Recorded data:
--- START ---

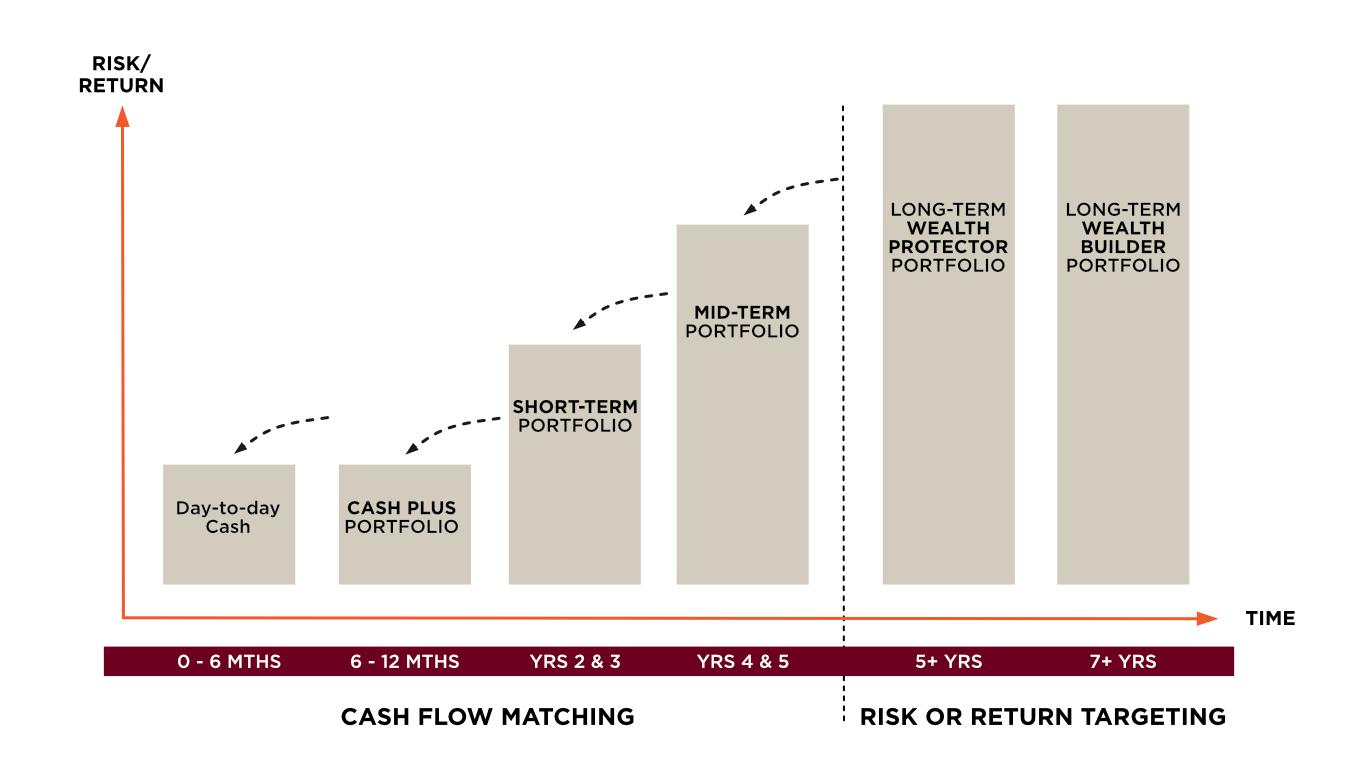 Portfolios Chart-1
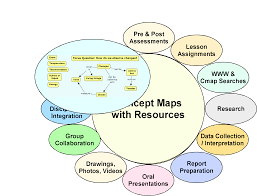how to write the background of a research paper cmap cmap software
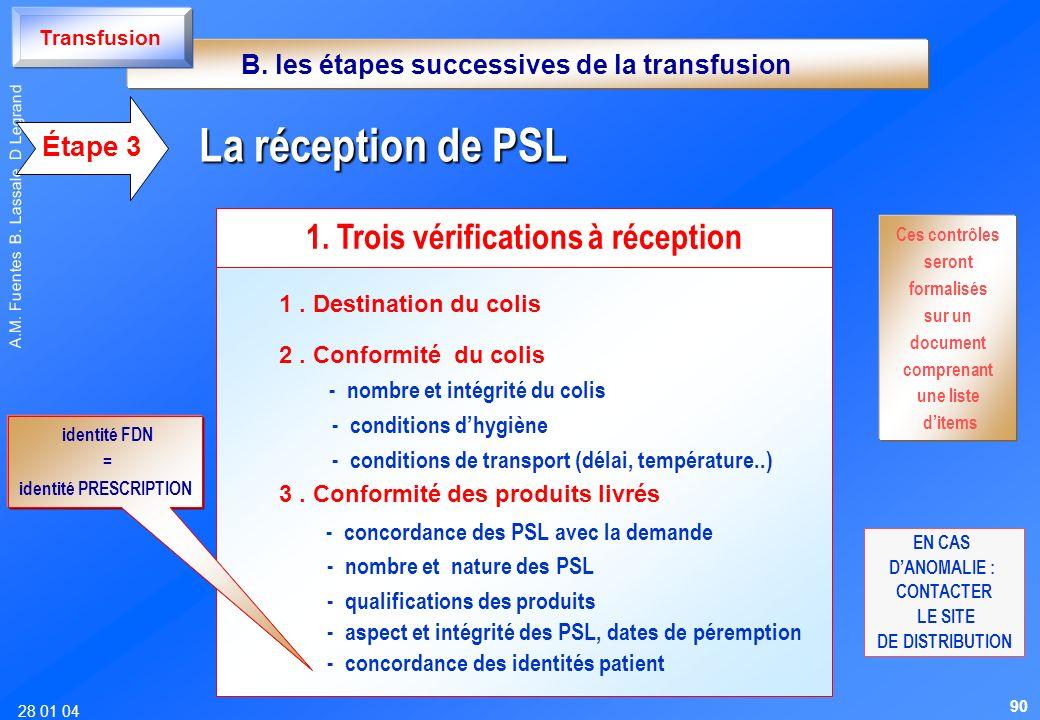 28 01 04 A.M. Fuentes B. Lassale D Legrand 1. Destination du colis 2. Conformité du colis - nombre et intégrité du colis - conditions dhygiène - condi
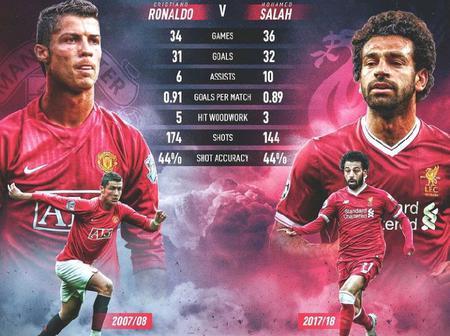 Cristiano Ronaldo 2007/08 & Mohammed Salah's 2017/18 Premier League Statistics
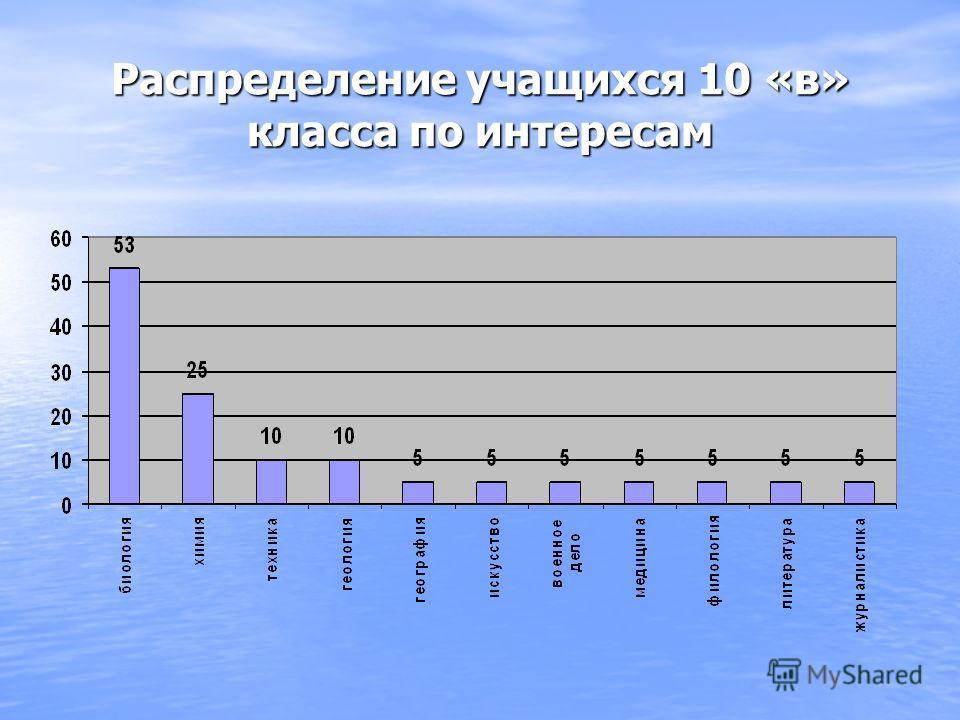 Распределение учащихся 10 «в» класса по интересам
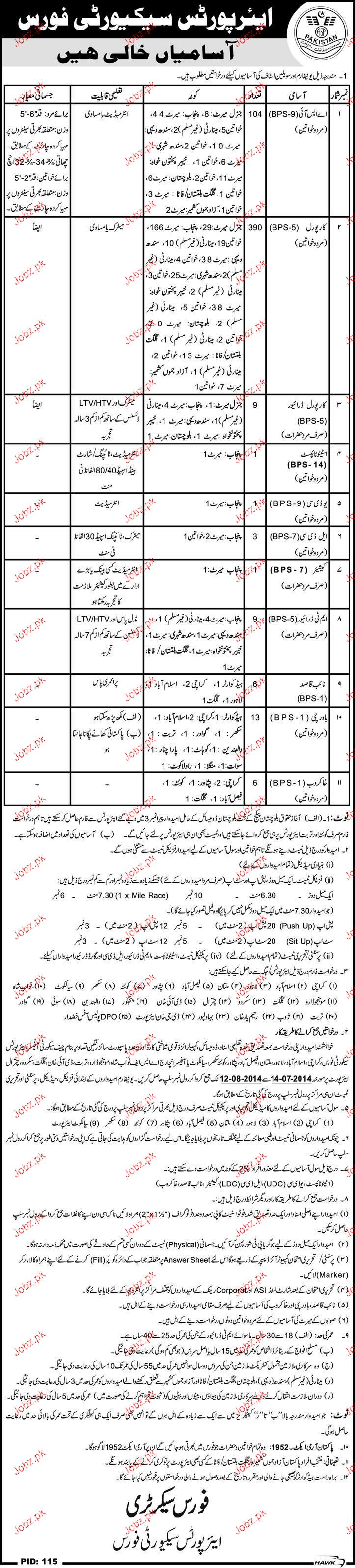 Recruitment in Airport Security Force in Pakistan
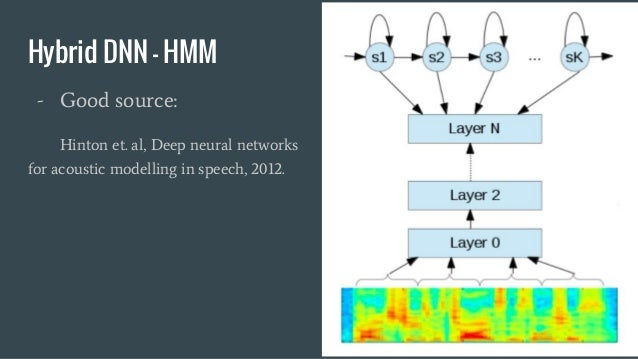 framework for speech enhancement and recognition Robust asr using neural network based speech enhancement and feature simulation 2015 ieee automatic speech recognition and understanding workshop proposed framework.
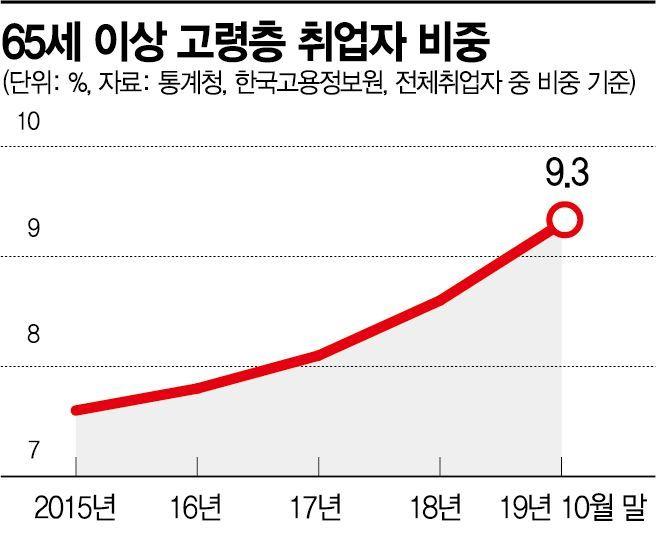 """""""세계에서 제일 가난한 韓노인들"""" 노인고용률 세계 2위의 그늘"""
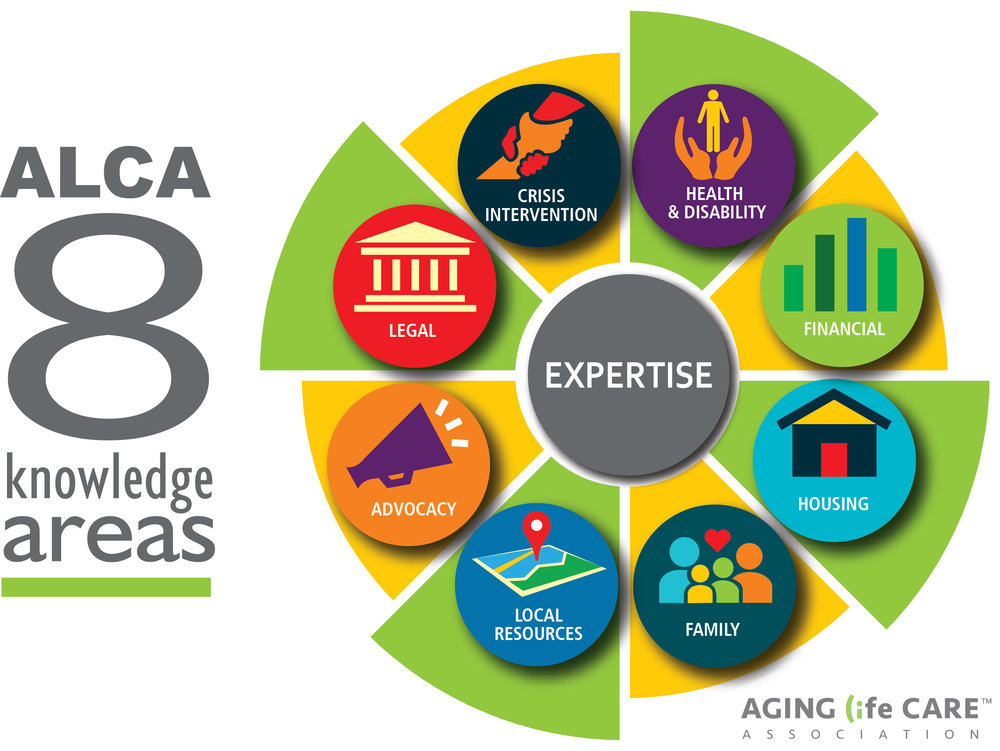 Graphic courtesy of the Aging Life Care Association, the experts in aging well.  https://www.aginglifecare.org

--- END ---

The lines to repeat start at the one holding "노인고용률 세계 2위의" and run through the last line of the records above; write them out exactly, both ends included, but not the pictures.

 """""""세계에서 제일 가난한 韓노인들"""" 노인고용률 세계 2위의 그늘"""
 Graphic courtesy of the Aging Life Care Association, the experts in aging well.  https://www.aginglifecare.org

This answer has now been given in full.